文部科学省は2026年8月28日に令和9年度概算要求の資料を公開しました。次年度に国がどの事業へ費用を要求しているかが、この時点で読めるようになります。
教材を作る側に関わりが深い項目は3つあります。情報活用能力の学習者用教材の開発と、学校のAI活用環境の整備と、デジタルな形態を含む教科書の配信基盤です。
本記事では3つの項目の中身を先行実施と導入の時期とあわせて解説します。
目次
概算要求の読み方
概算要求の資料は、次年度に国が何を進めようとしているかを知る材料として読むものです。書かれている金額がそのまま決まるわけではありません。
概算要求とは何か?
概算要求とは、各省庁が翌年度に必要な経費を財務省へ要求する手続きです。期限は毎年8月末です。各省庁は次年度に進めたい事業と必要な額をここで要求します。
財務省が公表した令和9年度予算の概算要求に当たっての基本的な方針(2026年7月30日閣議了解)によると、要求と要望は8月末日の期限を厳守するよう定められています。期限の後に各省庁の資料が公開され、今回の文部科学省の資料もその1つです。
つまり、8月末までに財務省へ翌年度の経費を要求する手続きが概算要求であり、出そろった要求は予算編成で額が見直される前の姿です。
要求額の精査
令和9年度の要求には、上限を設けない投資枠が含まれています。額は予算編成の過程で精査されるため、要求額のまま決まるとは限りません。
同じ閣議了解では、通常歳出とは別に「強く豊かな日本」投資枠を創設し、要求上限を設けず事項要求も含めて所要額を要求するとしています。通常歳出との関係は予算編成過程において精査すると記されています。
そのため、令和9年度の要求は上限のない投資枠を含み、額は予算編成の過程で精査されます。教材に関わる項目も、この段階では方向と規模の目安として読む段階です。
文部科学省の要求総額の傾向
文部科学省の要求総額は、前年度の予算から大きく増えています。増えた分の多くは投資枠で要求されています。

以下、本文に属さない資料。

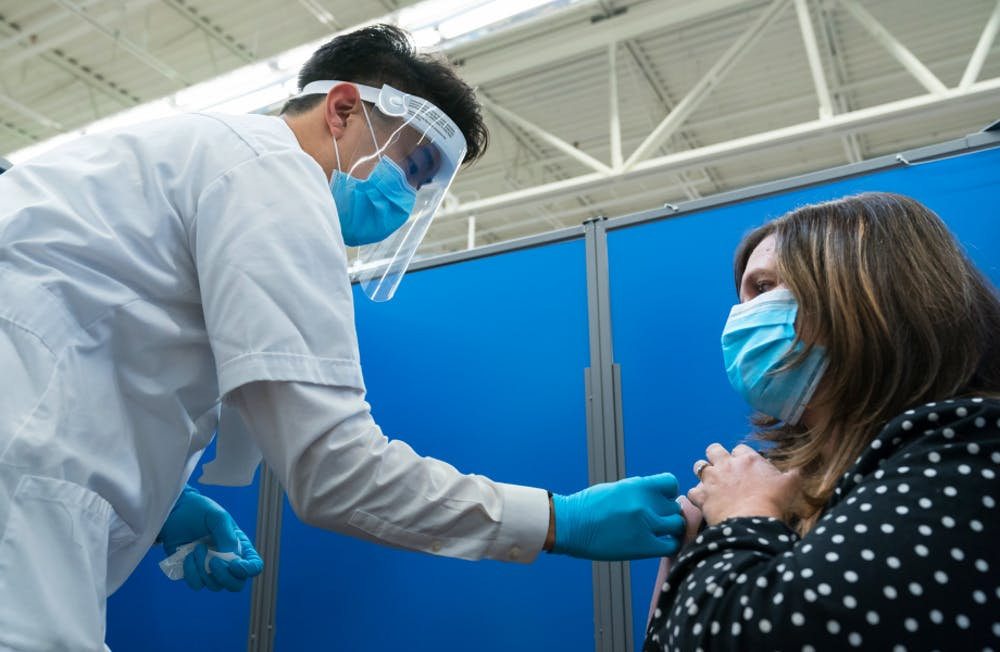 walmartvaccination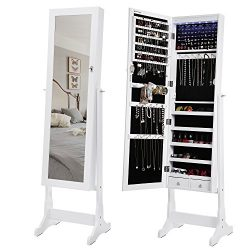 SONGMICS 6 LEDs Jewelry Cabinet Lockable Standing Jewelry Armoire Organizer with Mirror 2 Drawer ...
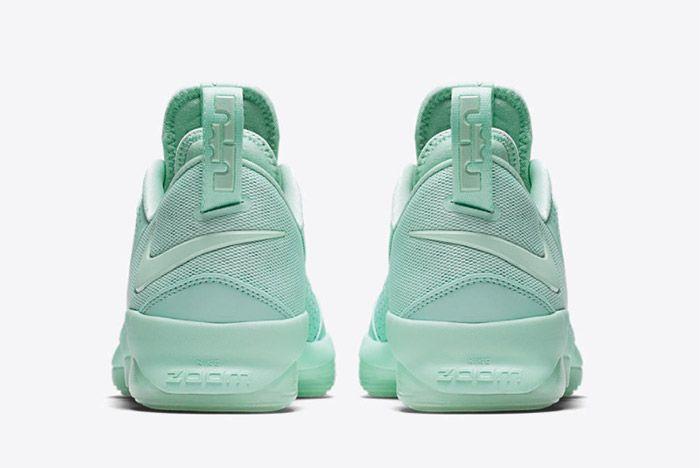 Nike Lebron14 Low Mint Foam 2
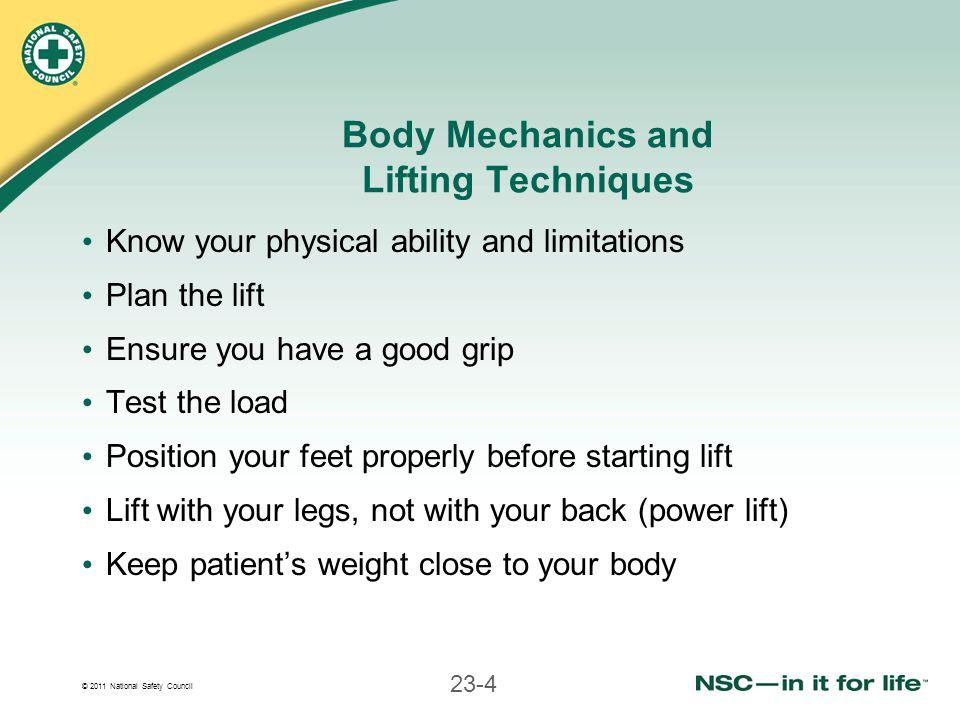 Body Mechanics and Lifting Techniques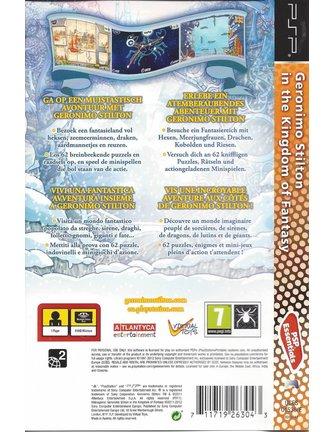 GERONIMO STILTON IN THE KINGDOM OF FANTASY voor PSP - Essentials
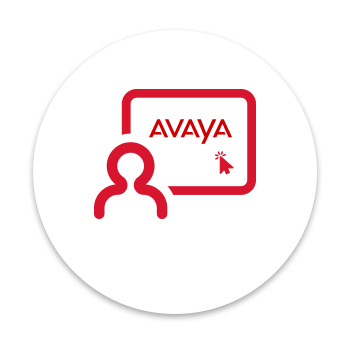 avaya-demo-programs-no-label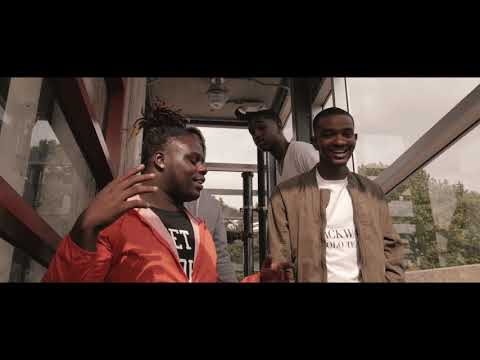 Big 40 x TreDoeDaHitta - Motivation (Official Video)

先端教育オンラインの記事(2026年9月1日)によると、一般会計は8兆7750億円で前年度から2兆8941億円の増と報じられています。増額の幅だけを見ると、教育分野の事業が一斉に拡大するように読めます。
これは前年度の予算から大きく増えた要求ですが、増えた分の多くは投資枠です。リシードの記事(2026年8月31日)では投資枠が2兆1830億円と伝えられており、編成過程で精査される部分にあたります。要求額の大きさをそのまま次年度の事業規模と受け取らないほうが無難です。
概算要求の項目は、額ではなく次年度の国の事業の方向を知る材料として読むものです。次の節からは、その材料のうち教材制作に関わる3つの項目を扱います。
情報活用能力の教材の開発の進め方
情報活用能力を育てる新しい教科と領域の学習者用教材は、国が民間へ委託して開発し、先行実施の時期から学校で使えるよう要求されています。
小中学校の科目への情報領域の追加
次期学習指導要領では、小学校の総合的な学習の時間に情報の領域が加わり、中学校には情報・技術科が創設されます。教材はこの2つに向けて作られます。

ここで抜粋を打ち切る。